• _Extracted records_

◆ ◆ ◆

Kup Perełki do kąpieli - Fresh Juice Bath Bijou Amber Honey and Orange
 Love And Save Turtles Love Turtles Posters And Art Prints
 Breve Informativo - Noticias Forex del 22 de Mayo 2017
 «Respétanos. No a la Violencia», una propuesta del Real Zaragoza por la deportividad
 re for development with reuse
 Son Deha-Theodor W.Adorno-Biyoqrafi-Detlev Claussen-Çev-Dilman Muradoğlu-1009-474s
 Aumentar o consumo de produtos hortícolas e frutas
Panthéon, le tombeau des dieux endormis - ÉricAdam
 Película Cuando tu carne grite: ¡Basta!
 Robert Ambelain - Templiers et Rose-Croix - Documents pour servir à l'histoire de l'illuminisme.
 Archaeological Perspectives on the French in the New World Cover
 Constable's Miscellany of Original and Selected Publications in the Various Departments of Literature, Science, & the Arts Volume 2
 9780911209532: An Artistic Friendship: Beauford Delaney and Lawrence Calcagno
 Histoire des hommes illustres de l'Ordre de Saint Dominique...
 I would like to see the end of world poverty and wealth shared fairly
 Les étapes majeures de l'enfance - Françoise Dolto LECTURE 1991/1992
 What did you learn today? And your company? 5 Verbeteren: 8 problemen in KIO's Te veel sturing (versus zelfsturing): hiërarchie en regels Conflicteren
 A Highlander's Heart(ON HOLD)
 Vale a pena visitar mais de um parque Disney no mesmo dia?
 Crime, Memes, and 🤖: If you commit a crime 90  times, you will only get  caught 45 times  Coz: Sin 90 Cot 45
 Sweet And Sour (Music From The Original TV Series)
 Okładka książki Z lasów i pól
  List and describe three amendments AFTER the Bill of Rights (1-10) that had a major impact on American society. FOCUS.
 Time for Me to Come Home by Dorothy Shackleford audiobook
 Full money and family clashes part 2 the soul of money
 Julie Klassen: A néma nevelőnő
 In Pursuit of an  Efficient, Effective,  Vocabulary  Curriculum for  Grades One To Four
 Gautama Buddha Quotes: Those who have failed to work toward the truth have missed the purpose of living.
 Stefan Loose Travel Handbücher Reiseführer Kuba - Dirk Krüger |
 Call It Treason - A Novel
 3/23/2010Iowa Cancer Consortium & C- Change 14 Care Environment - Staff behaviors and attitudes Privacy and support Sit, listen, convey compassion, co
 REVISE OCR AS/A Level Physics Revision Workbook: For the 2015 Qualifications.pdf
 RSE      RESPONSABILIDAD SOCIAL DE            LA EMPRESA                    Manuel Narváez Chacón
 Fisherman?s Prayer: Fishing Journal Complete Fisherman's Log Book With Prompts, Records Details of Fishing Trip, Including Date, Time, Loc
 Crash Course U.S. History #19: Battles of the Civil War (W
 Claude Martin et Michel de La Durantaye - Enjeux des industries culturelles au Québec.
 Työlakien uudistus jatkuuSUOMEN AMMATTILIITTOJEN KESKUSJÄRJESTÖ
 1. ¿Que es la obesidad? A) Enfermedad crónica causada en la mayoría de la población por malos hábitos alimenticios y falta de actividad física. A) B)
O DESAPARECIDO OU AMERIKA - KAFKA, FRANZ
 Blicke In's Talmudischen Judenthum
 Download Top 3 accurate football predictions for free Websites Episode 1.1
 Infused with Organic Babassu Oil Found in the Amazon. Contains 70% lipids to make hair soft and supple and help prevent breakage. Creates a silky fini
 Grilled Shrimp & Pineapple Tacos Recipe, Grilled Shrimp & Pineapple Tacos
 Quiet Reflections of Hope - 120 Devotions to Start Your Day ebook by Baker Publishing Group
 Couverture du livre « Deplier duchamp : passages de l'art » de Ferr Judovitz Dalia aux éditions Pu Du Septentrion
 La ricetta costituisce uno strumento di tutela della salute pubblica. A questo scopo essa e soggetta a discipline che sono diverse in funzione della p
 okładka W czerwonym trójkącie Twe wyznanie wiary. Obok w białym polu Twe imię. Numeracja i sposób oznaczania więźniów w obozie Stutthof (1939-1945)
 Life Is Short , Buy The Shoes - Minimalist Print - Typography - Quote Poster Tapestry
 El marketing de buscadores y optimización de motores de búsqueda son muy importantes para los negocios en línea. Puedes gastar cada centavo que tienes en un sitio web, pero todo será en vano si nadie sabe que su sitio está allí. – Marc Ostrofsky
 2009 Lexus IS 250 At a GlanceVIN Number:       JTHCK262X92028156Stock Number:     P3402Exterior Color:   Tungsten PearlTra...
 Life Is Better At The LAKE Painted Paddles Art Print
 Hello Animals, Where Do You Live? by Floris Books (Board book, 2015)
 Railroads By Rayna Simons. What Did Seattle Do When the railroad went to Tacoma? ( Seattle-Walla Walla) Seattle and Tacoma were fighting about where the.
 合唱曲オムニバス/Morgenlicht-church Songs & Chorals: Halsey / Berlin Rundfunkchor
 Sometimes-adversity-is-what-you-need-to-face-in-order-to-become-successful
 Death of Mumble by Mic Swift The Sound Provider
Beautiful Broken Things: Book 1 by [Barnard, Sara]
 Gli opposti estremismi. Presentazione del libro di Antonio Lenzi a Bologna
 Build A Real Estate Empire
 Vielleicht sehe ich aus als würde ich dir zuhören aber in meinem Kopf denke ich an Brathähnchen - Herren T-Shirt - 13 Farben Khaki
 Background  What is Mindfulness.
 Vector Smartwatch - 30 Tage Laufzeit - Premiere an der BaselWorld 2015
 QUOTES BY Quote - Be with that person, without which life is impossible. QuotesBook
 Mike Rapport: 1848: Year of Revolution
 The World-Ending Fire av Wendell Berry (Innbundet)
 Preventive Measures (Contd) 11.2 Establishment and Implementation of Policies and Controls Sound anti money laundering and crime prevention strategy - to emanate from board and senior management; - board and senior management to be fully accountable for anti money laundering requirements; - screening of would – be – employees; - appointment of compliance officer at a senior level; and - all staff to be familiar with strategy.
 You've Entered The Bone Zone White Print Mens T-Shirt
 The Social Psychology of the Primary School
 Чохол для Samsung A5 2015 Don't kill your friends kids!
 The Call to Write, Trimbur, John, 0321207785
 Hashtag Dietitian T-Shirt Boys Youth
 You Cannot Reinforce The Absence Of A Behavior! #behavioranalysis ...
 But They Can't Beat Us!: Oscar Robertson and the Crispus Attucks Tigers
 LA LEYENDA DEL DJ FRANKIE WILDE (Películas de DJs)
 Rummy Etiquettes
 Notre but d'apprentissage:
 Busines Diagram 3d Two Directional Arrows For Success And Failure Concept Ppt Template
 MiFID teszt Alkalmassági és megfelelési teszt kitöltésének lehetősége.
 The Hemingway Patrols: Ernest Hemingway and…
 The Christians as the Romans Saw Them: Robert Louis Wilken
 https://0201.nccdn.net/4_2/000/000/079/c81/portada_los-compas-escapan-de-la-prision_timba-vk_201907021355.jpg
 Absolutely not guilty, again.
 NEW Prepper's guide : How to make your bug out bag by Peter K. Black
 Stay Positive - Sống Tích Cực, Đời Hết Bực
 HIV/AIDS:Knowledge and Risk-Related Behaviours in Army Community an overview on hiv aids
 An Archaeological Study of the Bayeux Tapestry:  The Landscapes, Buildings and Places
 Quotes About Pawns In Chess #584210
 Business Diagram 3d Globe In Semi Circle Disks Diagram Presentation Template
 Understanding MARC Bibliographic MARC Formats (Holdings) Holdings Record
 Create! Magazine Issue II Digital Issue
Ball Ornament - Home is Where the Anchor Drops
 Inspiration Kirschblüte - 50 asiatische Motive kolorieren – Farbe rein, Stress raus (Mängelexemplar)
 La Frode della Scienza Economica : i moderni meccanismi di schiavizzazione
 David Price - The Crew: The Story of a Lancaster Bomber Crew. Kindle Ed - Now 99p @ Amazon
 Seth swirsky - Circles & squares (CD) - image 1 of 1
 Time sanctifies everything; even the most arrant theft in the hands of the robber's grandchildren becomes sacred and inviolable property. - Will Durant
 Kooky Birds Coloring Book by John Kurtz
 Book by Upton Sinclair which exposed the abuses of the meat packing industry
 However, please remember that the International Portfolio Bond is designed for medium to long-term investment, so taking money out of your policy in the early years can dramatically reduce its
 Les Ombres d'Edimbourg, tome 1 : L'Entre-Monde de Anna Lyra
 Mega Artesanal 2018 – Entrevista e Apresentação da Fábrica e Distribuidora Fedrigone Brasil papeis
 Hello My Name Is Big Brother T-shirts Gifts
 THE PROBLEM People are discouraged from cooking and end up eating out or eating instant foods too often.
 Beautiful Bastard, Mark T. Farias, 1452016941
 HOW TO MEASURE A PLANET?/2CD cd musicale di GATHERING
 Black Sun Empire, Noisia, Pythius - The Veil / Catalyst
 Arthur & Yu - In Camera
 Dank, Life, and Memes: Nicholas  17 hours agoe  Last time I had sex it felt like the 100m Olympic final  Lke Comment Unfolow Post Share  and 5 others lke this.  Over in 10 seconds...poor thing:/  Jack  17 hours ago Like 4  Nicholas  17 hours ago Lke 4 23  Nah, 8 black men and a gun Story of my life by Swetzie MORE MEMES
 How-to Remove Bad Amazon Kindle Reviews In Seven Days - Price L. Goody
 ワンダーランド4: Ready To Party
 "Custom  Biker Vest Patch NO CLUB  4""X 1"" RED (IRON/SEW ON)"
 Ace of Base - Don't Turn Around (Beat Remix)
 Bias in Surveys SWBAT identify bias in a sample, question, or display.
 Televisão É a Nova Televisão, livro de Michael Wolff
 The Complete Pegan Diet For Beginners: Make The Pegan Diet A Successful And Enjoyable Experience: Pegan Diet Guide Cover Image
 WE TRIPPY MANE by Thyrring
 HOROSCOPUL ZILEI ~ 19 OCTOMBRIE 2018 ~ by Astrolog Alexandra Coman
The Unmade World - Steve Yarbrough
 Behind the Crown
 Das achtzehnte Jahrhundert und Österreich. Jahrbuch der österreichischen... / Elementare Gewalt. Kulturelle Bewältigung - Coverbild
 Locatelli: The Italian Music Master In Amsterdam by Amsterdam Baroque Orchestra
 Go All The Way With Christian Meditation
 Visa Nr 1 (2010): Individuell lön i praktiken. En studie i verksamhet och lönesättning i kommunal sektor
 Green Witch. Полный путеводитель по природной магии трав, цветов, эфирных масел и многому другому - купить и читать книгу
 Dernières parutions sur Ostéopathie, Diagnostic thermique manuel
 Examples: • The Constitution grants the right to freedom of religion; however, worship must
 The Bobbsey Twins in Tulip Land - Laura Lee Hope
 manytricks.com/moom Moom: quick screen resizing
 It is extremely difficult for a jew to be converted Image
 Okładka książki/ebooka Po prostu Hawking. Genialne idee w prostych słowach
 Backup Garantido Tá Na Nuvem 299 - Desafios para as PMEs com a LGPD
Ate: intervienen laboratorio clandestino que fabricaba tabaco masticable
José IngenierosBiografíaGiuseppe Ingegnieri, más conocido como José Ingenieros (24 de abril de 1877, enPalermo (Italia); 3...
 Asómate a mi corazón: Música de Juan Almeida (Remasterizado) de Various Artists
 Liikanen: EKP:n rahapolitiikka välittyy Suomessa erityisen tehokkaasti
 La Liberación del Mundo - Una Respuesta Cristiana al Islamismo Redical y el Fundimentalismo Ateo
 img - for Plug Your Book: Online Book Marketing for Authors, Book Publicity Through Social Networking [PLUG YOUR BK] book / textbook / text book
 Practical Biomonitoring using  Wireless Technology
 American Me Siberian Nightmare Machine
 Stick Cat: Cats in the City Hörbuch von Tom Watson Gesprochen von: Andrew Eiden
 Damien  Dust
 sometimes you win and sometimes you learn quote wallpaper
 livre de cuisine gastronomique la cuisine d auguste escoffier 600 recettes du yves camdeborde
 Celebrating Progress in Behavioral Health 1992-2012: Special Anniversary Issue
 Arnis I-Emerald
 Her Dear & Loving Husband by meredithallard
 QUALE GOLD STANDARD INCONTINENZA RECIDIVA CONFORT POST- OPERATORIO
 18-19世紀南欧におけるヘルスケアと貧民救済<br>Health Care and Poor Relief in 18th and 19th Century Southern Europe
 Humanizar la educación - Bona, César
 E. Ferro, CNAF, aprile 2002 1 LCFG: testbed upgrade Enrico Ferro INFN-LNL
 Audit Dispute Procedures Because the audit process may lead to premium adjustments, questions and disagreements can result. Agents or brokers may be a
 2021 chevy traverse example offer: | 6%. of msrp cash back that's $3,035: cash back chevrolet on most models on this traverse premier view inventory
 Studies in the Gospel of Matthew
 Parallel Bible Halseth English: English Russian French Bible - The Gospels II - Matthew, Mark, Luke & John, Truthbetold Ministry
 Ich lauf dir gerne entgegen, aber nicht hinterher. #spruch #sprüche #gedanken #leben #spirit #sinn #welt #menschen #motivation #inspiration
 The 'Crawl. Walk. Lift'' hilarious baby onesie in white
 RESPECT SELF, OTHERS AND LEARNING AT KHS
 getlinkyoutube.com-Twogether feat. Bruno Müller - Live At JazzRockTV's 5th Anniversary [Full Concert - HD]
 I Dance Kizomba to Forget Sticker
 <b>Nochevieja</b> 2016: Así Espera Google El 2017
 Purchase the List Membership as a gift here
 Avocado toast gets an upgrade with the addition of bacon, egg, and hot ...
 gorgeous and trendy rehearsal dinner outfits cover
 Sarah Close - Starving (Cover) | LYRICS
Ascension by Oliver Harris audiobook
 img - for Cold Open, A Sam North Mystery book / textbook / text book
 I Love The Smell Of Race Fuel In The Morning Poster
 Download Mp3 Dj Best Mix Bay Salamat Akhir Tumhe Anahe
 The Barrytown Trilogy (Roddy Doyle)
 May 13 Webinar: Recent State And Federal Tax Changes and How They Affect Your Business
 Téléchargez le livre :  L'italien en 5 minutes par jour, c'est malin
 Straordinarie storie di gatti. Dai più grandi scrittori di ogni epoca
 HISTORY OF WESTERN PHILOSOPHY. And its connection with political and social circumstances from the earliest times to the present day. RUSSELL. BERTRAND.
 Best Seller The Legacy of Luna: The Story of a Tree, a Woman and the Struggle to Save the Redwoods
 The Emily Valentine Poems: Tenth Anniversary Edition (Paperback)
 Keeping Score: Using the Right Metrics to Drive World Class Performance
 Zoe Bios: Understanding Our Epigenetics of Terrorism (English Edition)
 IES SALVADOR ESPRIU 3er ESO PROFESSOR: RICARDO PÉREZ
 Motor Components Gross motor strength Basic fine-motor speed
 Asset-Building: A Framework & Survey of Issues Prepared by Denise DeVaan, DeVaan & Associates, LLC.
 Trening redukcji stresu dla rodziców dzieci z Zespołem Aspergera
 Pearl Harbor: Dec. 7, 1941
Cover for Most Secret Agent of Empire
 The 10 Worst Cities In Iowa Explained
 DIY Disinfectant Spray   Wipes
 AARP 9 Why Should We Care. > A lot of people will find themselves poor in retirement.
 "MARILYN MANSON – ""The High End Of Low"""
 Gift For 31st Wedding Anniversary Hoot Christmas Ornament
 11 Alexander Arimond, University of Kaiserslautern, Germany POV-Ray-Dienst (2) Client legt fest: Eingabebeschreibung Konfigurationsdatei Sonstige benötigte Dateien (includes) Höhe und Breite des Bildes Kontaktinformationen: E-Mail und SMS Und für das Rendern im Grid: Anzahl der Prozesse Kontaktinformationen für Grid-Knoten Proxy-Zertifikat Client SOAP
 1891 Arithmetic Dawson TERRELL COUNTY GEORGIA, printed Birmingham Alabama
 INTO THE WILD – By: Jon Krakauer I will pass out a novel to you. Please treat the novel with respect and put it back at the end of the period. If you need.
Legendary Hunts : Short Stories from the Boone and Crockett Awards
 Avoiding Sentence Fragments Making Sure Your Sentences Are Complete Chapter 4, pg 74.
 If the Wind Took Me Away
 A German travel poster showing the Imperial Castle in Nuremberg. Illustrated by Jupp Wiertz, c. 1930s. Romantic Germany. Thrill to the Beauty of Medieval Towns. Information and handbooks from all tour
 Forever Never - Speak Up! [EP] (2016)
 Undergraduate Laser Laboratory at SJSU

◆ ◆ ◆

• _Task_
Using the records above, select and copy every line that has the word "like".

• _The answer_
 I would like to see the end of world poverty and wealth shared fairly
 Dank, Life, and Memes: Nicholas  17 hours agoe  Last time I had sex it felt like the 100m Olympic final  Lke Comment Unfolow Post Share  and 5 others lke this.  Over in 10 seconds...poor thing:/  Jack  17 hours ago Like 4  Nicholas  17 hours ago Lke 4 23  Nah, 8 black men and a gun Story of my life by Swetzie MORE MEMES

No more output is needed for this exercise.